From Kincraig the route passes the dramatic Frank Bruce Sculpture Park and soon arrives at Feshiebridge. From here – the route climbs through the Inshriach woods past Drakes Bothy and the Island Castle of Loch an Eilein. This area is very sensitive due to presence of capercaillie (a large rare ground nesting bird) and as such great care should be taken to reduce noise, human waste and to remain on the path at all times. The route then passes Lochan Mor and descends to the road triangle at Inverdruie. The finishing point of Aviemore is only a short road-walk north-westwards and this is where the East Highland Way connects with the Speyside Way.

» AIM OF THE EXERCISE
Rewrite the route description starting with "From Kincraig the" and going on through "the Speyside Way.", swapping "route" for "trail" wherever it occurs. The rows that follow come from a separate source and are unrelated to the route description.

» MATERIAL SUPPLIED
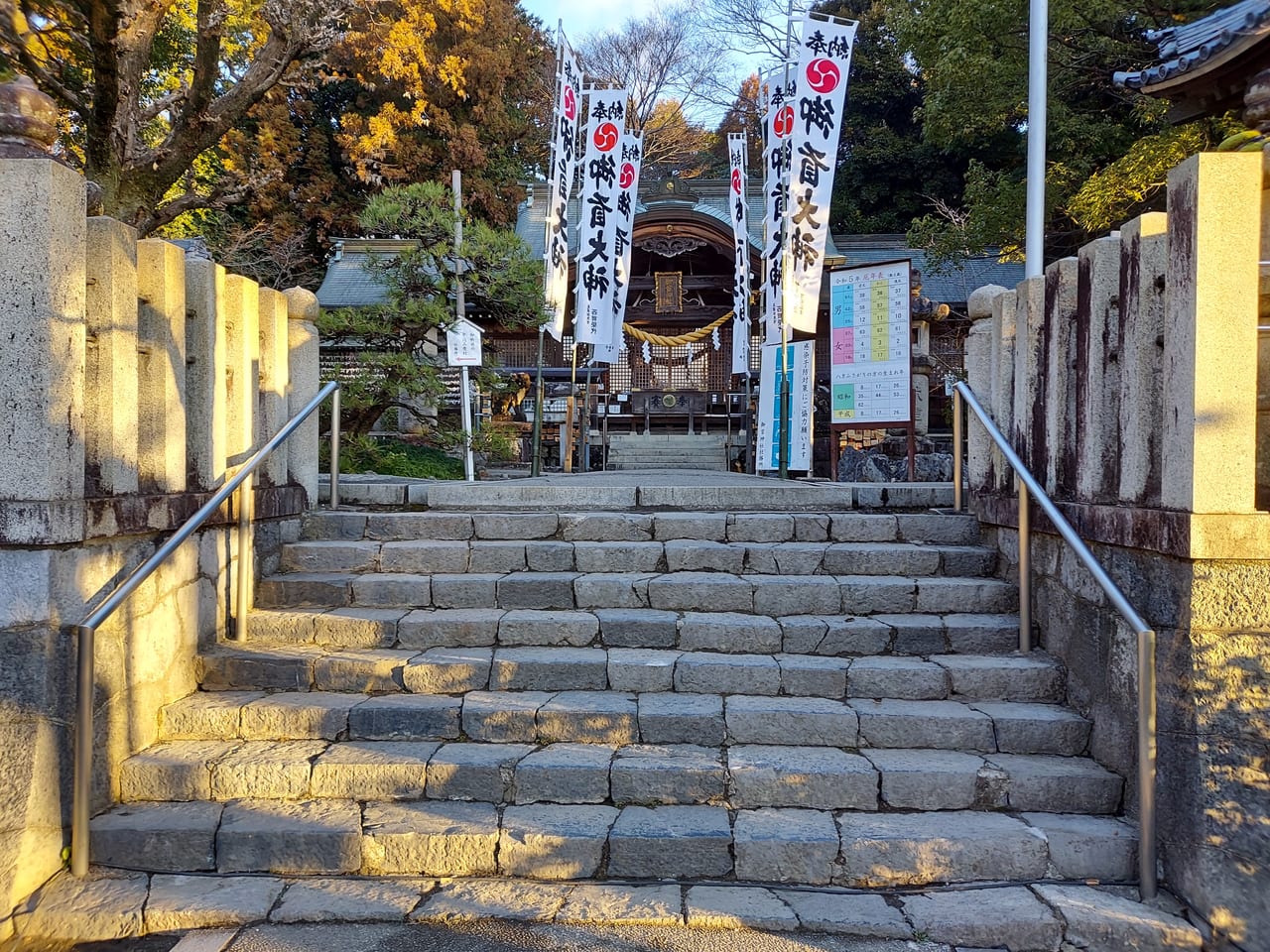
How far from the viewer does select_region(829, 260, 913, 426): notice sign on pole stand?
744cm

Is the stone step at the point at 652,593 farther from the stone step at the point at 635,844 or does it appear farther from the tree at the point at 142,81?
the tree at the point at 142,81

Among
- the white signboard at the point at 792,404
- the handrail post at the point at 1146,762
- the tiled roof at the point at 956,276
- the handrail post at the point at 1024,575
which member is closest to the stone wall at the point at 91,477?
the handrail post at the point at 1146,762

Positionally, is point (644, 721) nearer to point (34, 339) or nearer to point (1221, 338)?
point (1221, 338)

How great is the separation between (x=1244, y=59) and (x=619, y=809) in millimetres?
6188

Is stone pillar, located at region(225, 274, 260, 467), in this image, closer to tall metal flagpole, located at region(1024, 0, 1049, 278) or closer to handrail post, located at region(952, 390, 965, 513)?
handrail post, located at region(952, 390, 965, 513)

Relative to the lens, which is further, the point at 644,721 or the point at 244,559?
the point at 244,559

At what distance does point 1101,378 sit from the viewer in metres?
Answer: 3.83

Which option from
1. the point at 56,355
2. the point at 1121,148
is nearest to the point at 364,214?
the point at 56,355

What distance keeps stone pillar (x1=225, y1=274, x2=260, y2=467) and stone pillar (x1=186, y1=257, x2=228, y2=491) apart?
290mm

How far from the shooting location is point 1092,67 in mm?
11188

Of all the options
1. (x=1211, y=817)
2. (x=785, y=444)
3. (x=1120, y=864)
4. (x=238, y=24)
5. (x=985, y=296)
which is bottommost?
(x=1120, y=864)

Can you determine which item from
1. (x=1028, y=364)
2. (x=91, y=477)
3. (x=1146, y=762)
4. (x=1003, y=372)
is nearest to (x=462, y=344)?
(x=91, y=477)

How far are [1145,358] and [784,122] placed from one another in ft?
21.5

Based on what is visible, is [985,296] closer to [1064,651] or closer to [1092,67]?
[1064,651]
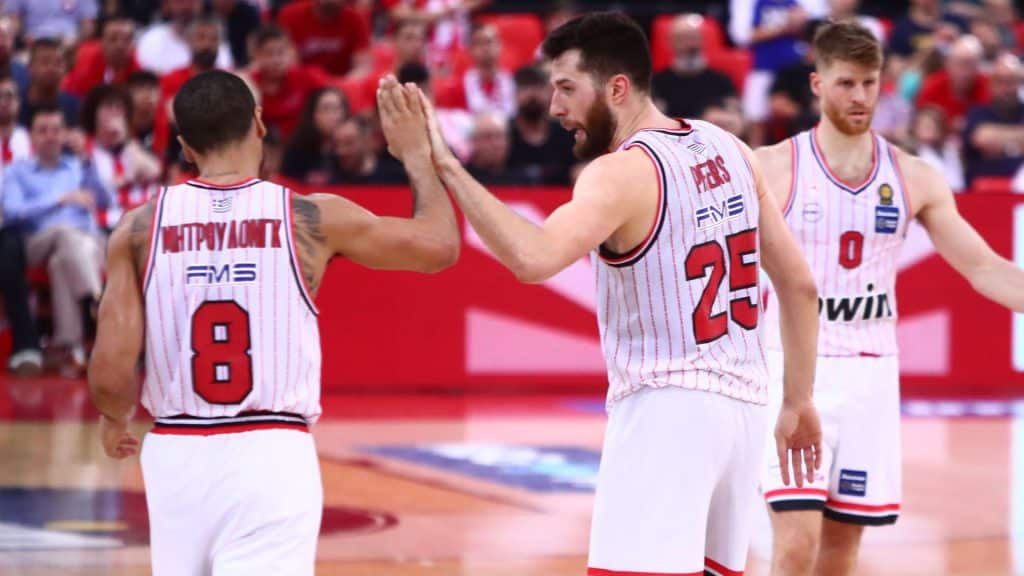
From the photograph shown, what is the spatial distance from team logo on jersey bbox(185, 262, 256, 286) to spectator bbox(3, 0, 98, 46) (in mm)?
12279

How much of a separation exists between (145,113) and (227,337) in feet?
34.4

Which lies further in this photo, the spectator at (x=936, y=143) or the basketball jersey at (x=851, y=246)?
the spectator at (x=936, y=143)

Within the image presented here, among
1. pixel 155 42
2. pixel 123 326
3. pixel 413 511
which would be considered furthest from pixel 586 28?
pixel 155 42

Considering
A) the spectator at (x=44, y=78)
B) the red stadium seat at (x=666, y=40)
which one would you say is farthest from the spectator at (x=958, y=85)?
the spectator at (x=44, y=78)

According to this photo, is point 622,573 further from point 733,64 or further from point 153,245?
point 733,64

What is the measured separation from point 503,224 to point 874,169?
270 cm

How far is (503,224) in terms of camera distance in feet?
16.0

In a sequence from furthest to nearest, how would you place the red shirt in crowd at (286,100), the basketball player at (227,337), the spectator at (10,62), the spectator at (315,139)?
the red shirt in crowd at (286,100) < the spectator at (10,62) < the spectator at (315,139) < the basketball player at (227,337)

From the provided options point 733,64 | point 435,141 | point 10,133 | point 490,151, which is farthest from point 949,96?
point 435,141

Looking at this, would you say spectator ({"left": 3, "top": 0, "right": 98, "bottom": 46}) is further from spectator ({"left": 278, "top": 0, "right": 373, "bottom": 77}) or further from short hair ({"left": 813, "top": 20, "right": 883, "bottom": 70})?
short hair ({"left": 813, "top": 20, "right": 883, "bottom": 70})

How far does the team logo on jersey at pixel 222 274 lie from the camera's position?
5.01 metres

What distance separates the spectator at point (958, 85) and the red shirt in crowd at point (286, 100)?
6090 mm

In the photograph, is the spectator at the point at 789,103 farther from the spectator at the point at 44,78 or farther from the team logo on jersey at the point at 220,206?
the team logo on jersey at the point at 220,206

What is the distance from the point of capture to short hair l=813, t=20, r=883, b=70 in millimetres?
7008
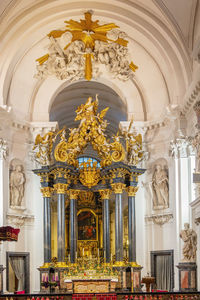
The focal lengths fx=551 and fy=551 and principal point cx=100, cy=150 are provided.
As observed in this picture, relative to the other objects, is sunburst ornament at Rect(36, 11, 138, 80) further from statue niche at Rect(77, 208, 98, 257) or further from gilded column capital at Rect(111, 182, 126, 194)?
statue niche at Rect(77, 208, 98, 257)

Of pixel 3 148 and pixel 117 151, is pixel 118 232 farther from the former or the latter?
pixel 3 148

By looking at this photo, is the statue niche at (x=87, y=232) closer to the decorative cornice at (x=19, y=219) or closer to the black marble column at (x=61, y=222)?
the black marble column at (x=61, y=222)

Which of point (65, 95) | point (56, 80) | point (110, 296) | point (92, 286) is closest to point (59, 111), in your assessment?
point (65, 95)

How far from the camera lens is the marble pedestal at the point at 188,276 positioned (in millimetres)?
18922

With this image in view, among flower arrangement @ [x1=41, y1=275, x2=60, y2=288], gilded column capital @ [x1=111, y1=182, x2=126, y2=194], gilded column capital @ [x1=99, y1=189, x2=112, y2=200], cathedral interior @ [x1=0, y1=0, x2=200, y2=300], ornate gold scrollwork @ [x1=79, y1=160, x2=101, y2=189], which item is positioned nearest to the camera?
Answer: flower arrangement @ [x1=41, y1=275, x2=60, y2=288]

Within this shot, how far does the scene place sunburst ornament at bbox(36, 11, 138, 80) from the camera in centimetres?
2233

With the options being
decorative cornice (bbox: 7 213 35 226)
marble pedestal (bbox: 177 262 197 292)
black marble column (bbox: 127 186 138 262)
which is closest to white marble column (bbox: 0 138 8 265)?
decorative cornice (bbox: 7 213 35 226)

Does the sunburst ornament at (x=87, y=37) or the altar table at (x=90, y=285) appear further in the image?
the sunburst ornament at (x=87, y=37)

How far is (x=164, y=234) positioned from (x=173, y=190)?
1966mm

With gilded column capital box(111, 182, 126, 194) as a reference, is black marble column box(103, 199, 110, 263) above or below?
below

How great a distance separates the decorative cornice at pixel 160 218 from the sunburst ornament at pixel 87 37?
21.2ft

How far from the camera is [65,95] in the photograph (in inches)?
1106

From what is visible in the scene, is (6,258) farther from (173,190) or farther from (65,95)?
(65,95)

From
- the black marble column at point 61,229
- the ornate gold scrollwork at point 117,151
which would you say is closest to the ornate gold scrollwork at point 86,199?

» TASK OUTPUT
From Kincraig the trail passes the dramatic Frank Bruce Sculpture Park and soon arrives at Feshiebridge. From here – the trail climbs through the Inshriach woods past Drakes Bothy and the Island Castle of Loch an Eilein. This area is very sensitive due to presence of capercaillie (a large rare ground nesting bird) and as such great care should be taken to reduce noise, human waste and to remain on the path at all times. The trail then passes Lochan Mor and descends to the road triangle at Inverdruie. The finishing point of Aviemore is only a short road-walk north-westwards and this is where the East Highland Way connects with the Speyside Way.